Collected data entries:
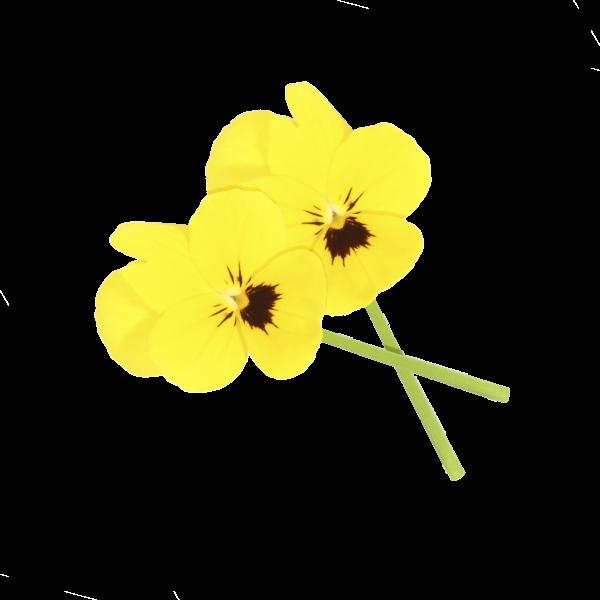 """Cornabria Blossom (essbare Blüte) """"Koppert Cress """""""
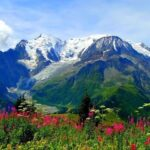 Chenab Valley of Flowers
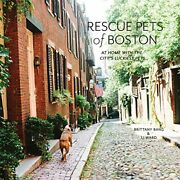 Rescue Pets Of Boston At Home With The Cityand039s Luckiest Pets By Brittany Bang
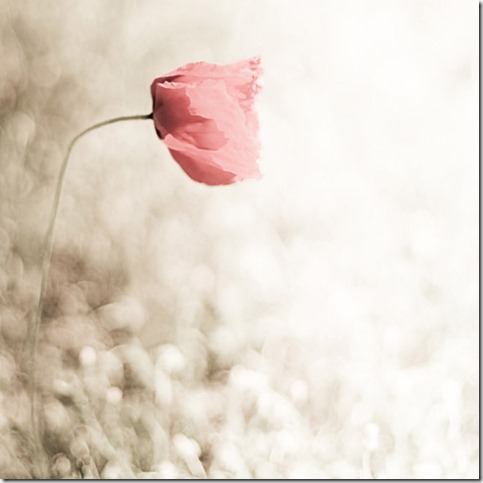 a14ce64f44e9bd7624b9c4621a5d2963 thumb 50 Beautiful Examples Of Poppy Photography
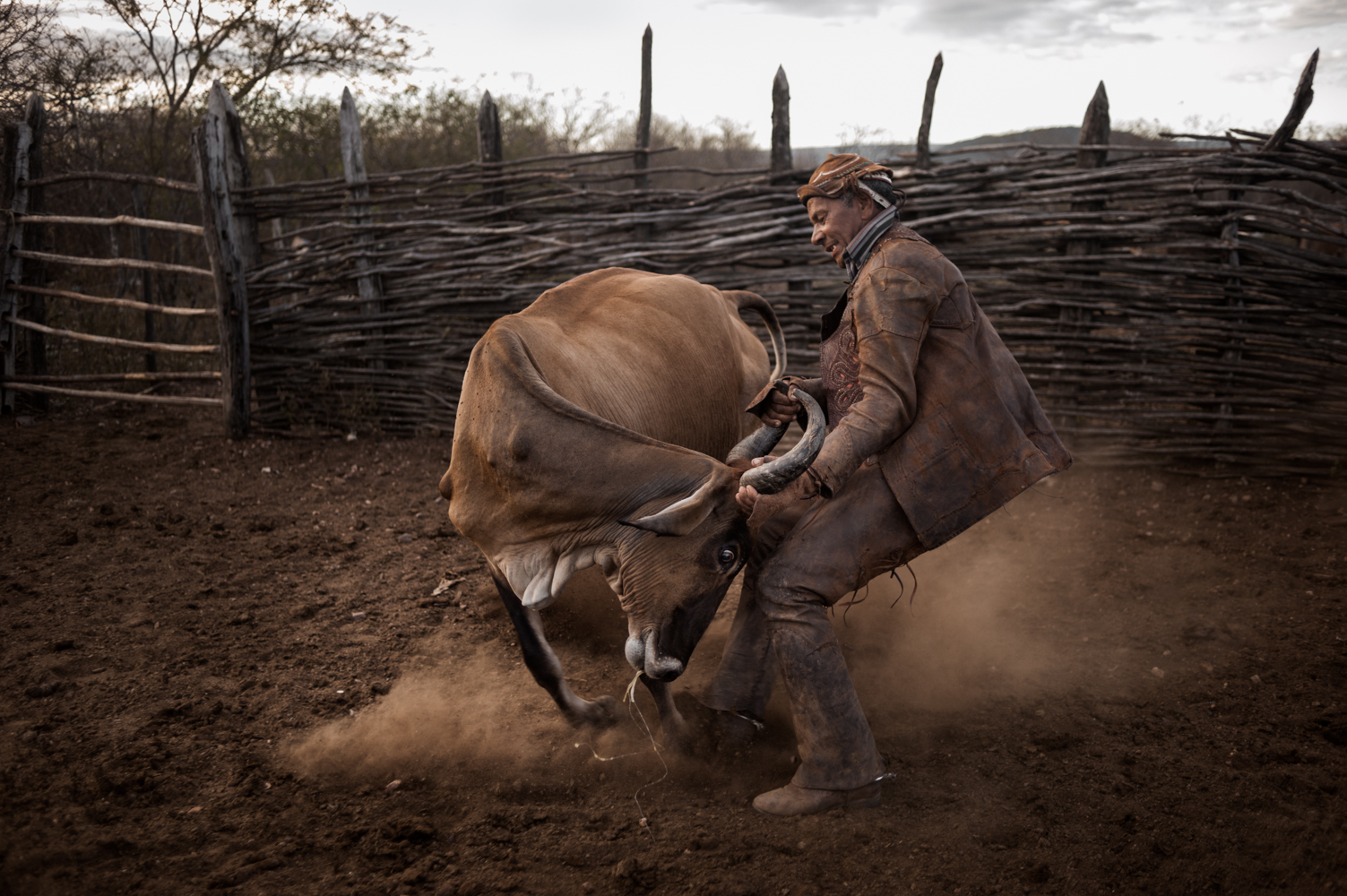 "Handling cattle in the tough ""Sertao"""
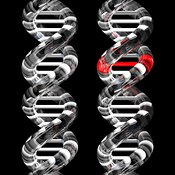 DNA Mutation Glassy Normal and Mutated Double Helices
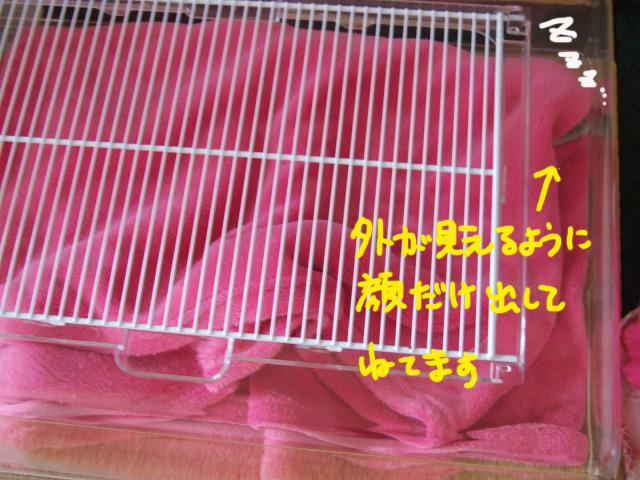 DSCF130802a7854.jpg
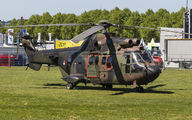 S-459 - Netherlands - Air Force Aerospatiale AS532 Cougar aircraft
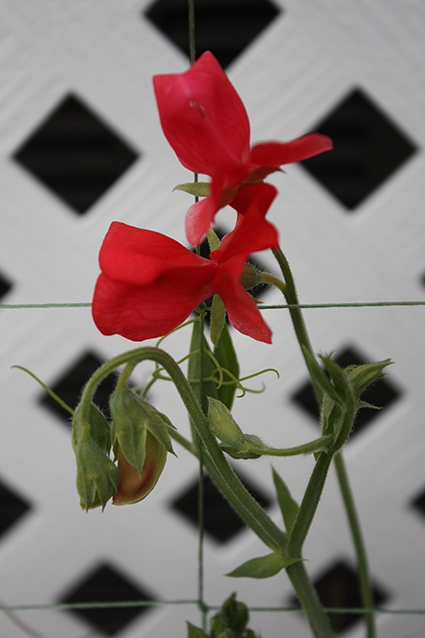 Sweet Pea Challenge: And The Winner Is…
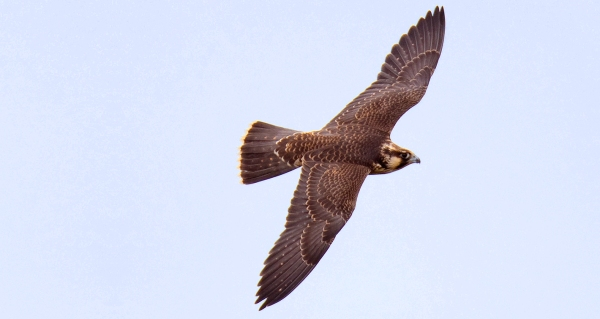 Immature Peregrine Falcon flying by the Florida Keys Hawkwatch. Photo by Keven Sunderland.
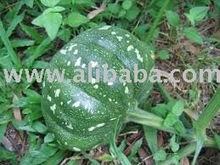 Fresh Pumpkin DALL0000066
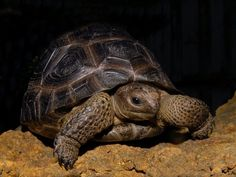 Aldabra Tortoise for sale from The Turtle Source
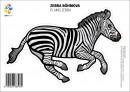 Samolepka – Zebra Böhmová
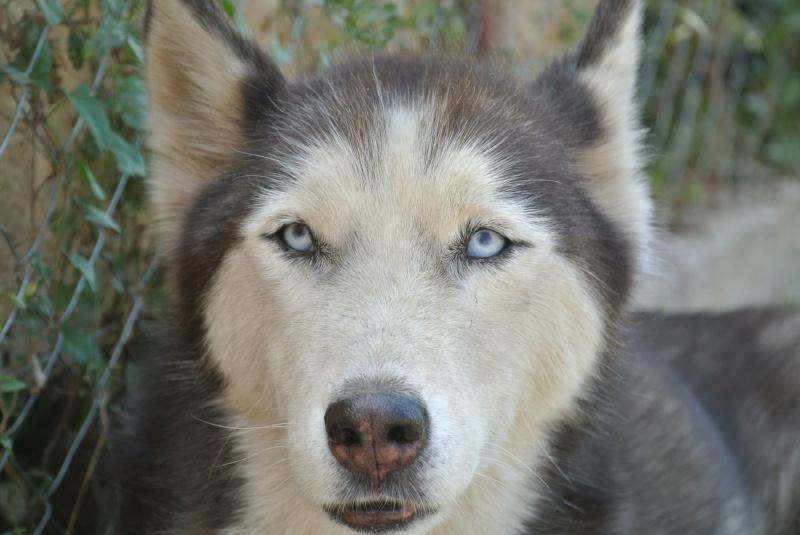 LUNA Husky 4/5 ANS pas ok chien URGENCE ROUMANIE  ADOPTEE 10708611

WORK ITEM
The entries are to be transcribed word for word, without their images.

SOLUTION FOR THIS PROBLEM
 """Cornabria Blossom (essbare Blüte) """"Koppert Cress """""""
 Chenab Valley of Flowers
 Rescue Pets Of Boston At Home With The Cityand039s Luckiest Pets By Brittany Bang
 a14ce64f44e9bd7624b9c4621a5d2963 thumb 50 Beautiful Examples Of Poppy Photography
 "Handling cattle in the tough ""Sertao"""
 DNA Mutation Glassy Normal and Mutated Double Helices
 DSCF130802a7854.jpg
 S-459 - Netherlands - Air Force Aerospatiale AS532 Cougar aircraft
 Sweet Pea Challenge: And The Winner Is…
 Immature Peregrine Falcon flying by the Florida Keys Hawkwatch. Photo by Keven Sunderland.
 Fresh Pumpkin DALL0000066
 Aldabra Tortoise for sale from The Turtle Source
 Samolepka – Zebra Böhmová
 LUNA Husky 4/5 ANS pas ok chien URGENCE ROUMANIE  ADOPTEE 10708611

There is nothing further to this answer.